Cette épouvantable situation constitue une menace sérieuse pour les emplois et les conditions de travail de millions de travailleurs représentés par les affiliés d'UNI aux Etats-Unis. Elle se produit à un moment où la reprise de l’économie américaine est au point mort et où les Républicains ont lancé une attaque en règle contre le mouvement syndical américain. Dans plus de 23 Etats, quelque 800 propositions législatives ont été introduites pour révoquer ou restreindre les droits syndicaux des travailleurs américains, en particulier des travailleurs du secteur public. Les syndicats et une vaste coalition progressiste ont contre-attaqué et ont remporté de nombreuses batailles. Toutefois, dans certains Etats, les droits de négociation des fonctionnaires, plus particulièrement au Wisconsin et dans l’Ohio, ont été anéantis. Mais dans ces deux états, la lutte continue :
· Au Wisconsin, les travailleurs et leurs syndicats ont lancé des élections spéciales pour « révoquer » ou démettre de leur mandat six sénateurs républicains de l’Etat qui ont voté pour priver les professeurs et fonctionnaires de l’Etat de leur droits syndicaux. Les partisans de droite du Gouverneur Scott Walker ont répliqué en appelant à des élections de révocation pour trois démocrates. Au cours de deux prochaines semaines, les électeurs se rendront donc aux urnes dans neuf villes du Wisconsin. Si les syndicats gagnent leur pari, en dépit de la campagne publicitaire financée par une somme énorme provenant de groupes d'intérêts financés par des entreprises, le Sénat du Wisconsin retournera en mains démocrates. Cela empêcherait de nouvelles attaques du gouverneur Walker et préparait le terrain pour sa révocation en janvier prochain.

● Tâches à réaliser
1 > Selon l'extrait sur les droits syndicaux aux États-Unis, combien de propositions législatives ont été introduites pour révoquer ou restreindre ces droits ?
2 > Donnez la suite de l'extrait sur les droits syndicaux aux États-Unis, à partir de sa dernière phrase.

Données de raisonnement spatial à partir d'images
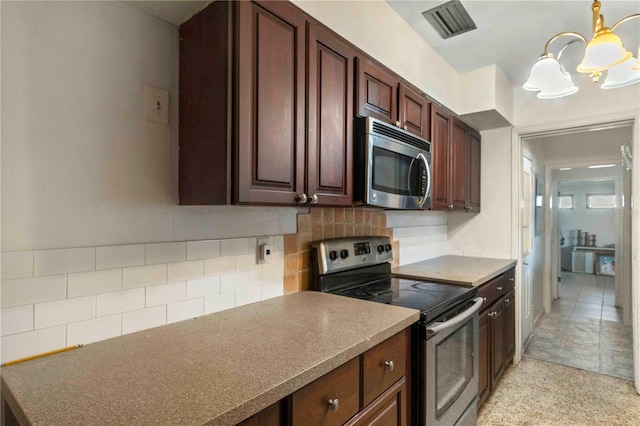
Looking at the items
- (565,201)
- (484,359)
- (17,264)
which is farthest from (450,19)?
(565,201)

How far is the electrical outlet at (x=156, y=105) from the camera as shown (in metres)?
1.19

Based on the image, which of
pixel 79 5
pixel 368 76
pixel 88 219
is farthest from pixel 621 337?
pixel 79 5

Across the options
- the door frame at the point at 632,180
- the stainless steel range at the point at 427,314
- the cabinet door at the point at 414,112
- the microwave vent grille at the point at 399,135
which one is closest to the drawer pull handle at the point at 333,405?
the stainless steel range at the point at 427,314

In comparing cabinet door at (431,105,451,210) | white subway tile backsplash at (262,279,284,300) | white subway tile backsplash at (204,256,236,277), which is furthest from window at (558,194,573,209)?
white subway tile backsplash at (204,256,236,277)

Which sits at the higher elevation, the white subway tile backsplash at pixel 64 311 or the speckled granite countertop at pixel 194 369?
the white subway tile backsplash at pixel 64 311

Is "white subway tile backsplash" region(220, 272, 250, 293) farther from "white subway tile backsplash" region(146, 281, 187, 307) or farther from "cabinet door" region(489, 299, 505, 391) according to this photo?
"cabinet door" region(489, 299, 505, 391)

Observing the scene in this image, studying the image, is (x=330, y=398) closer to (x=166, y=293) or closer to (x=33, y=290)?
(x=166, y=293)

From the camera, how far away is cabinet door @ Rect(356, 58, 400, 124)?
5.12 feet

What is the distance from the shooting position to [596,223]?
3.85m

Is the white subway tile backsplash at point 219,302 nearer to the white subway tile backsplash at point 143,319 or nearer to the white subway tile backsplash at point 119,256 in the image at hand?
the white subway tile backsplash at point 143,319

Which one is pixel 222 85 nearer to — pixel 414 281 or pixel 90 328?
pixel 90 328

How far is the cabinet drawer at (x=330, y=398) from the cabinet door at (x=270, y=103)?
1.94ft

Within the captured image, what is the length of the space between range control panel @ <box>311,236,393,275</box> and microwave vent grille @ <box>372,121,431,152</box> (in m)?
→ 0.61

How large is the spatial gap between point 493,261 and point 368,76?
81.5 inches
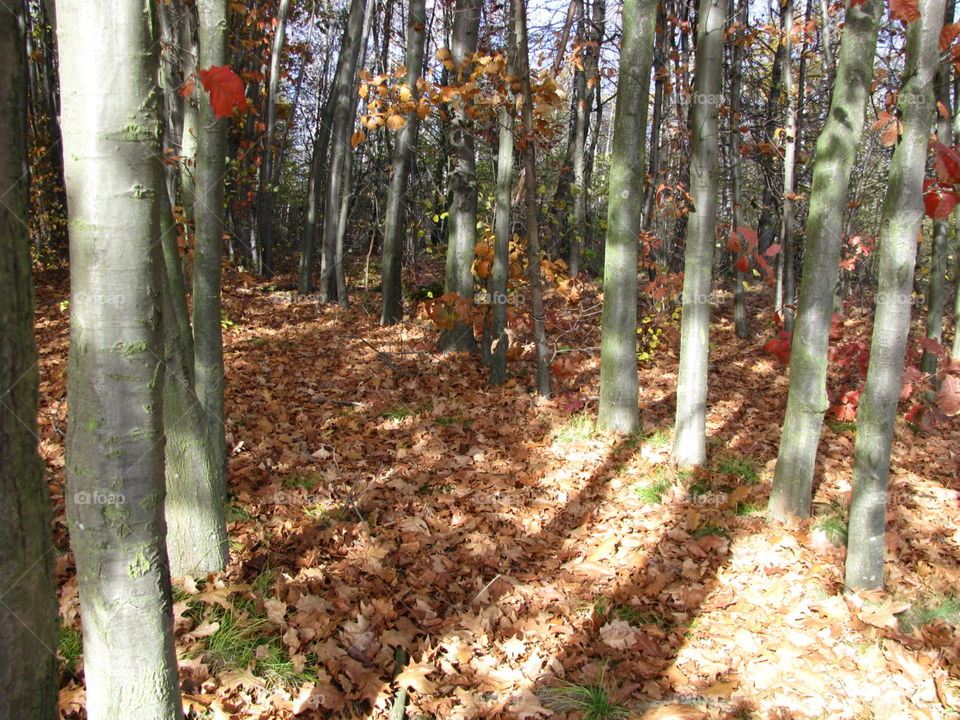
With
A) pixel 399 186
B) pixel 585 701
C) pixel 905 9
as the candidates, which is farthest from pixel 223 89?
pixel 399 186

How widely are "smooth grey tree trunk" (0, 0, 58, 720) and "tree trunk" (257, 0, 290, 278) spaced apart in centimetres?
1211

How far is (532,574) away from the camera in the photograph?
4.48m

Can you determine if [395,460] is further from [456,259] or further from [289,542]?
[456,259]

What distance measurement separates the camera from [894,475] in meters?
6.31

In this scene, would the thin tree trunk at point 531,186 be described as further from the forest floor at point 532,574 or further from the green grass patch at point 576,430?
the green grass patch at point 576,430

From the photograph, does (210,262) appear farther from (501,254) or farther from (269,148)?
(269,148)

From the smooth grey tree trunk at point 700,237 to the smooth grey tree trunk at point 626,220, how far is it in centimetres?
69

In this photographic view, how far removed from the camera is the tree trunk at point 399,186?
Result: 32.1 feet

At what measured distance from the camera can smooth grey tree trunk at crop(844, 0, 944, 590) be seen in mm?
3604

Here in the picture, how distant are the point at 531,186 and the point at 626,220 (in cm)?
129

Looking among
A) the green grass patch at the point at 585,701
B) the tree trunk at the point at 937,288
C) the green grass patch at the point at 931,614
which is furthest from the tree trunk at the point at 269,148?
the green grass patch at the point at 931,614

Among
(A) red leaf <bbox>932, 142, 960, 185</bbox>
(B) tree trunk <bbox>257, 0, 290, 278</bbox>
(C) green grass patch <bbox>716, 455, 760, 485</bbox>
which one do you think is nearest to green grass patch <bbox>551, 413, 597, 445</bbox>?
(C) green grass patch <bbox>716, 455, 760, 485</bbox>

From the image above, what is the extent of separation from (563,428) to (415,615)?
3.45 meters

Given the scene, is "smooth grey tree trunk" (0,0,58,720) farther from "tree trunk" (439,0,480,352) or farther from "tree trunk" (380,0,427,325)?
"tree trunk" (380,0,427,325)
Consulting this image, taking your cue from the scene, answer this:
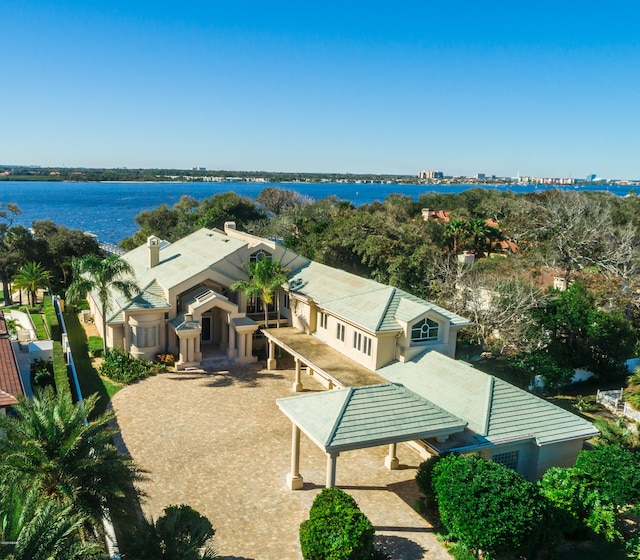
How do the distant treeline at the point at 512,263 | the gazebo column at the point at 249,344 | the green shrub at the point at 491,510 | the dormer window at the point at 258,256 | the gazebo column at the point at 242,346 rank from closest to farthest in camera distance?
the green shrub at the point at 491,510 → the gazebo column at the point at 242,346 → the gazebo column at the point at 249,344 → the distant treeline at the point at 512,263 → the dormer window at the point at 258,256

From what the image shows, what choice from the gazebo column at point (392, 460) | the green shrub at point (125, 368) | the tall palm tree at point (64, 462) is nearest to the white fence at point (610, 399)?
the gazebo column at point (392, 460)

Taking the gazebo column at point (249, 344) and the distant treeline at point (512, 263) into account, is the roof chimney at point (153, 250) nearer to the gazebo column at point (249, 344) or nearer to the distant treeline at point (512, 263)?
the gazebo column at point (249, 344)

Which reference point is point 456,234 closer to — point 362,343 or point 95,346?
point 362,343

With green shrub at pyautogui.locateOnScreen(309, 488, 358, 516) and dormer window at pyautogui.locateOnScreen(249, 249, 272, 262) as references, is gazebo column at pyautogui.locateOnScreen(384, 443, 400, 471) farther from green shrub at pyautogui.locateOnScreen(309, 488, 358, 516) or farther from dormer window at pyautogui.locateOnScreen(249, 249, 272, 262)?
dormer window at pyautogui.locateOnScreen(249, 249, 272, 262)

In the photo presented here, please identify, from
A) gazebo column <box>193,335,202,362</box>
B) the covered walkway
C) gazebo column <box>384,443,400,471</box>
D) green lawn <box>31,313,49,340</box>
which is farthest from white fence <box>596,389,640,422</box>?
green lawn <box>31,313,49,340</box>

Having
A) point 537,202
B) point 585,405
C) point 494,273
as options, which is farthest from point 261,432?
point 537,202
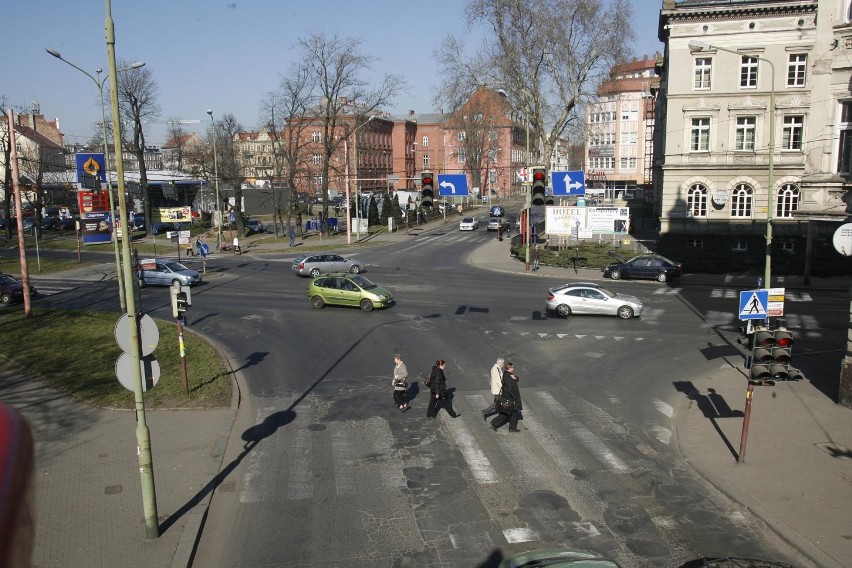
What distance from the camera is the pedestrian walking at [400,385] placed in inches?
623

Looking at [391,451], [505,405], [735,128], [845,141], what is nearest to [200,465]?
[391,451]

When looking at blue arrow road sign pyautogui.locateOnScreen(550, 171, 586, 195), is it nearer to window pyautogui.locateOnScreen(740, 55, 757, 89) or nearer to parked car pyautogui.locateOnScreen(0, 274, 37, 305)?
window pyautogui.locateOnScreen(740, 55, 757, 89)

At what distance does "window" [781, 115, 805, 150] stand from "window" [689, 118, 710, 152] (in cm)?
463

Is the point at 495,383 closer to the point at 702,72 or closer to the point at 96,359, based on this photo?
the point at 96,359

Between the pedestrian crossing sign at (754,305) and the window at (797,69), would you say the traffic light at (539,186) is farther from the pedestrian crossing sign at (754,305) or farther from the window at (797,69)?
the window at (797,69)

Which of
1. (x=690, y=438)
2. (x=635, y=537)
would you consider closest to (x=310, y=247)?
(x=690, y=438)

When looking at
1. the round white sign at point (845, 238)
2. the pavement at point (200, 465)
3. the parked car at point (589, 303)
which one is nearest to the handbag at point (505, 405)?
the pavement at point (200, 465)

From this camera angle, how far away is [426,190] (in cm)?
2278

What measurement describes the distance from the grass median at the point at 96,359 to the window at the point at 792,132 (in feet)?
131

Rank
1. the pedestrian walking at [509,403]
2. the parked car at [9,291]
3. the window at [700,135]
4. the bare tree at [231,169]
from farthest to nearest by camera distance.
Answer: the bare tree at [231,169], the window at [700,135], the parked car at [9,291], the pedestrian walking at [509,403]

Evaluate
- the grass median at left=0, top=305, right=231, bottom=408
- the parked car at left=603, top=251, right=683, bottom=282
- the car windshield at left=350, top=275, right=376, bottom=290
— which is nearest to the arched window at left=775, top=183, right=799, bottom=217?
the parked car at left=603, top=251, right=683, bottom=282

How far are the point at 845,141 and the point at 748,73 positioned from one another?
2832 centimetres

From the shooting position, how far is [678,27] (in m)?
46.5

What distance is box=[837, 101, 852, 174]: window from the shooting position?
20.0 meters
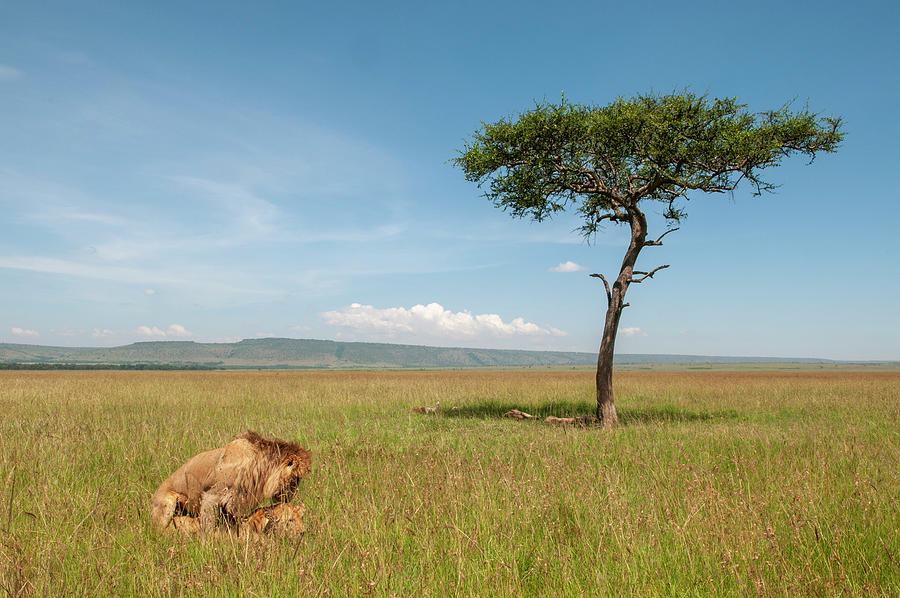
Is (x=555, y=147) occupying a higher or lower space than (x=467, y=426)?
higher

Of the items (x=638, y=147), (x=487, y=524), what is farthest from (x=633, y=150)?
(x=487, y=524)

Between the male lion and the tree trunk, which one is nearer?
the male lion

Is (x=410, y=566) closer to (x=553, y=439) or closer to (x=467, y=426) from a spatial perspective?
(x=553, y=439)

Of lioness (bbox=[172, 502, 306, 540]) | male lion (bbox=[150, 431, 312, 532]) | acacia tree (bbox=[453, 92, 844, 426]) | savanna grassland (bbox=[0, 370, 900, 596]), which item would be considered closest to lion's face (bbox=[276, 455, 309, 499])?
male lion (bbox=[150, 431, 312, 532])

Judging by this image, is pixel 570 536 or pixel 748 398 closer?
pixel 570 536

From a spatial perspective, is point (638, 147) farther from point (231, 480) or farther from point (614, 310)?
point (231, 480)

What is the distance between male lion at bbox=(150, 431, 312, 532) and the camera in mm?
4207

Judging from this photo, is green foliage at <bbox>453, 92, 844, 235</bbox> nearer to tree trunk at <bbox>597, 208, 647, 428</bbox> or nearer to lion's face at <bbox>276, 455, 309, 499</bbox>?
tree trunk at <bbox>597, 208, 647, 428</bbox>

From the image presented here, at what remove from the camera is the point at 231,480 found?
4199 mm

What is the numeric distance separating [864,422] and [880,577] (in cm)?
1394

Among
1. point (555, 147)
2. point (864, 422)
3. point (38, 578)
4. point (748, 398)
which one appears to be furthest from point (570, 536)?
point (748, 398)

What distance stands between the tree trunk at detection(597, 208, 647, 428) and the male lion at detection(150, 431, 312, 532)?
12.0 m

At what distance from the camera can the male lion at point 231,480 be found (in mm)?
4207

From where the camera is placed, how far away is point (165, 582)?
3.47m
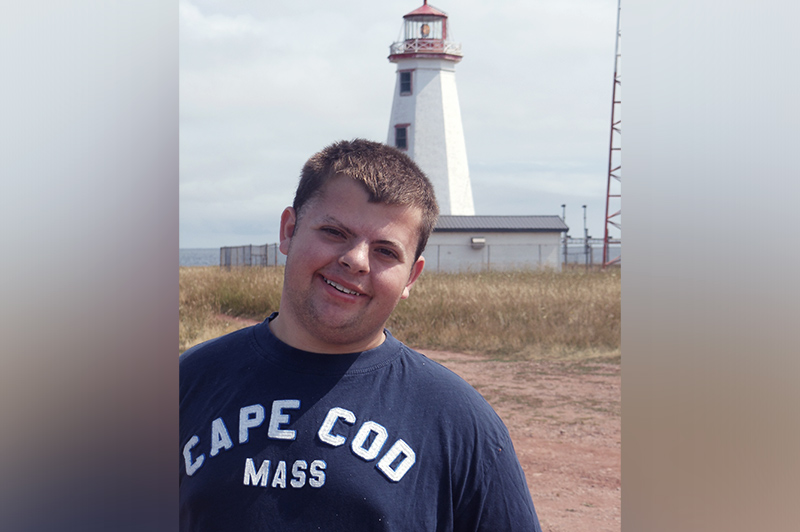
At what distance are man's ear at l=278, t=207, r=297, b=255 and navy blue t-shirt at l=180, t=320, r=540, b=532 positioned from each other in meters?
0.20

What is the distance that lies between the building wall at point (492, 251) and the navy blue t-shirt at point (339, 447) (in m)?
26.0

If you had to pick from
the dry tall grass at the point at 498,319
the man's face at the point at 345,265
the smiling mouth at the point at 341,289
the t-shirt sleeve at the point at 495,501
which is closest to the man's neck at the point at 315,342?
the man's face at the point at 345,265

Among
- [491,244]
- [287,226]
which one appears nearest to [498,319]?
[287,226]

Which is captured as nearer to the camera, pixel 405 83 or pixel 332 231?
pixel 332 231

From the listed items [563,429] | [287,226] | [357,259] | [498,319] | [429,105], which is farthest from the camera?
[429,105]

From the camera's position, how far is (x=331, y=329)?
1329 millimetres

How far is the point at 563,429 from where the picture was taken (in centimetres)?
641

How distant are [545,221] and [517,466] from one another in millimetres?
28705

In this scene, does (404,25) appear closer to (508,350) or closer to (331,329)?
(508,350)

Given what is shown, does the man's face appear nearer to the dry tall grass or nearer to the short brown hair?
the short brown hair

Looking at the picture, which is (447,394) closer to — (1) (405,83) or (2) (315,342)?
(2) (315,342)

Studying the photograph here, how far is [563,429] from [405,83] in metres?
22.2
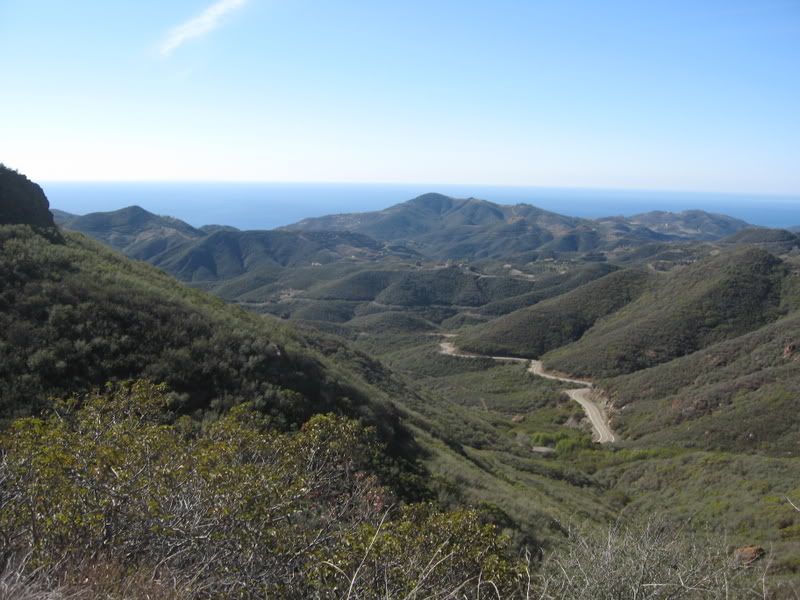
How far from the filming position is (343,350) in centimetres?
3027

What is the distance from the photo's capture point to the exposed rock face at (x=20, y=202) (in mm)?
18875

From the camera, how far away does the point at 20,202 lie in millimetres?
19688

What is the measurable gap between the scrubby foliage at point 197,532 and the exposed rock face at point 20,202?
18165 millimetres

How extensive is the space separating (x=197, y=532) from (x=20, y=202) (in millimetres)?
21376

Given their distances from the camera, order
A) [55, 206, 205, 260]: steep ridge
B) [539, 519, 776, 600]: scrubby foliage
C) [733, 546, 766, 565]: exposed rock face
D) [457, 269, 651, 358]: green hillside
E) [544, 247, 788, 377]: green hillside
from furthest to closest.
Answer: [55, 206, 205, 260]: steep ridge
[457, 269, 651, 358]: green hillside
[544, 247, 788, 377]: green hillside
[733, 546, 766, 565]: exposed rock face
[539, 519, 776, 600]: scrubby foliage

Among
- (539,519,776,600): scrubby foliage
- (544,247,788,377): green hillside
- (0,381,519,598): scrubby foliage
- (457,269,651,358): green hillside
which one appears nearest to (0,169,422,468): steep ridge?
(0,381,519,598): scrubby foliage

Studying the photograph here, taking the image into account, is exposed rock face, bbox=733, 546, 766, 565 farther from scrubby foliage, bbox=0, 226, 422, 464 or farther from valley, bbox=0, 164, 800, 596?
scrubby foliage, bbox=0, 226, 422, 464

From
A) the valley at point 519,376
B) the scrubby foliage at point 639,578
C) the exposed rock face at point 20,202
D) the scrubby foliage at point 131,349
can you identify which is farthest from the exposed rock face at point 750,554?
the exposed rock face at point 20,202

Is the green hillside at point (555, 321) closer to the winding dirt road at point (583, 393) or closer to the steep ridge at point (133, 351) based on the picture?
the winding dirt road at point (583, 393)

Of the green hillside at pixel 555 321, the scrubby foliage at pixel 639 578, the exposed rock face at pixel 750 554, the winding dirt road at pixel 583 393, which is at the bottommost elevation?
the winding dirt road at pixel 583 393

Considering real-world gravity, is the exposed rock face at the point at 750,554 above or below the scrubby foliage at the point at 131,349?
below

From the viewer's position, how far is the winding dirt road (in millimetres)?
31172

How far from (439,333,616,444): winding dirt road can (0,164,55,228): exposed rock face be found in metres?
30.4

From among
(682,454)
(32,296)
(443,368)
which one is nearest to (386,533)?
(32,296)
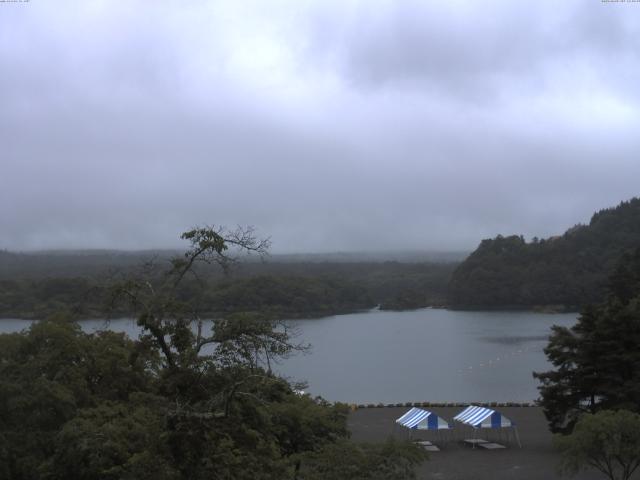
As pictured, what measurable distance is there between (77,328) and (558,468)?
31.3 ft

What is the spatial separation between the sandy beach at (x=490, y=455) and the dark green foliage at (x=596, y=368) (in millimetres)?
1100

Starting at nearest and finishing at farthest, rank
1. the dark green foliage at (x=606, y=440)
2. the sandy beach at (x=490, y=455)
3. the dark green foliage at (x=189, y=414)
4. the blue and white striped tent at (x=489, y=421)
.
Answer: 1. the dark green foliage at (x=189, y=414)
2. the dark green foliage at (x=606, y=440)
3. the sandy beach at (x=490, y=455)
4. the blue and white striped tent at (x=489, y=421)

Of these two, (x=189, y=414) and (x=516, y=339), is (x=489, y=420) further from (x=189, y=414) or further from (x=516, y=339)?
(x=516, y=339)

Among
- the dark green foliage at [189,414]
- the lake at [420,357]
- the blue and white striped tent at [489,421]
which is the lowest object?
the lake at [420,357]

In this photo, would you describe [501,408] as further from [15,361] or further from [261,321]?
[261,321]

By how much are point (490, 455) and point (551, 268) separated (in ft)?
231

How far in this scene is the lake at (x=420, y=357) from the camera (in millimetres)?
34781

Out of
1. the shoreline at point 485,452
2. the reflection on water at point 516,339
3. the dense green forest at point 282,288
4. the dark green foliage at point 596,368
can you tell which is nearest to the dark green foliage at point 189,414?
the dense green forest at point 282,288

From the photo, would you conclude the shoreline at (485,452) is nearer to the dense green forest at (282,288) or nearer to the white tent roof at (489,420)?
the white tent roof at (489,420)

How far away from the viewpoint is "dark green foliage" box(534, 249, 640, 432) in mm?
18812

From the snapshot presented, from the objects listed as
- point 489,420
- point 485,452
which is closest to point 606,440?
point 485,452

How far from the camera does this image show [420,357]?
4866 centimetres

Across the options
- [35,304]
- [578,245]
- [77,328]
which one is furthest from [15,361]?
[578,245]

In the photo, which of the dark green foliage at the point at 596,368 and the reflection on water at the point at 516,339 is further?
the reflection on water at the point at 516,339
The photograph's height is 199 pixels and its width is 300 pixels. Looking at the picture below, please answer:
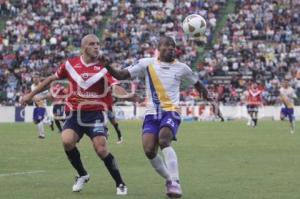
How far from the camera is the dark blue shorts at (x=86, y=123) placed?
1279 centimetres

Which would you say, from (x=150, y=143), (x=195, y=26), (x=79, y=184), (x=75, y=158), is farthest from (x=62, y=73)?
(x=195, y=26)

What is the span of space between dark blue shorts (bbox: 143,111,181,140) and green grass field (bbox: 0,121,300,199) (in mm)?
1018

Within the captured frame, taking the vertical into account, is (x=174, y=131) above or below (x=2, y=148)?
above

● Réponses par tâche
1 > Quelque 800 propositions législatives, dans plus de 23 États.

2 >
· Dans l’Ohio, le mouvement syndical a récolté 1,1 million de signatures pour une pétition en vue d’organiser un référendum sur la législation anti-négociation collective adoptée par l’assemblée législative de l’Ohio en début d’année. En vertu de la Constitution de l’Etat, les citoyens peuvent demander un référendum sur la législation qu’ils contestent si un nombre suffisant d’électeurs réclament un vote aux prochaines élections. Les syndicats ont récolté le double des signatures requises pour ce « véto des citoyens » et un vote aura lieu en novembre pour abolir la loi. Une véritable campagne s’est engagée et les sondages indiquent que l’abrogation de la loi passera à deux contre un.
Les syndicats américains sont aussi engagés dans d’autres combats au plan national. Les Républicains refusent d'approuver les candidats désignés par Obama au Conseil national des relations du travail et menacent de supprimer le financement de cet organisme à moins qu’il ne révoque un jugement prononcé contre la société d’aéronautique Boeing pour avoir exercé des représailles contre l’un de ses syndicats ayant appelé à la grève et d’avoir transféré la production à des installations sans syndicat en Caroline du Sud.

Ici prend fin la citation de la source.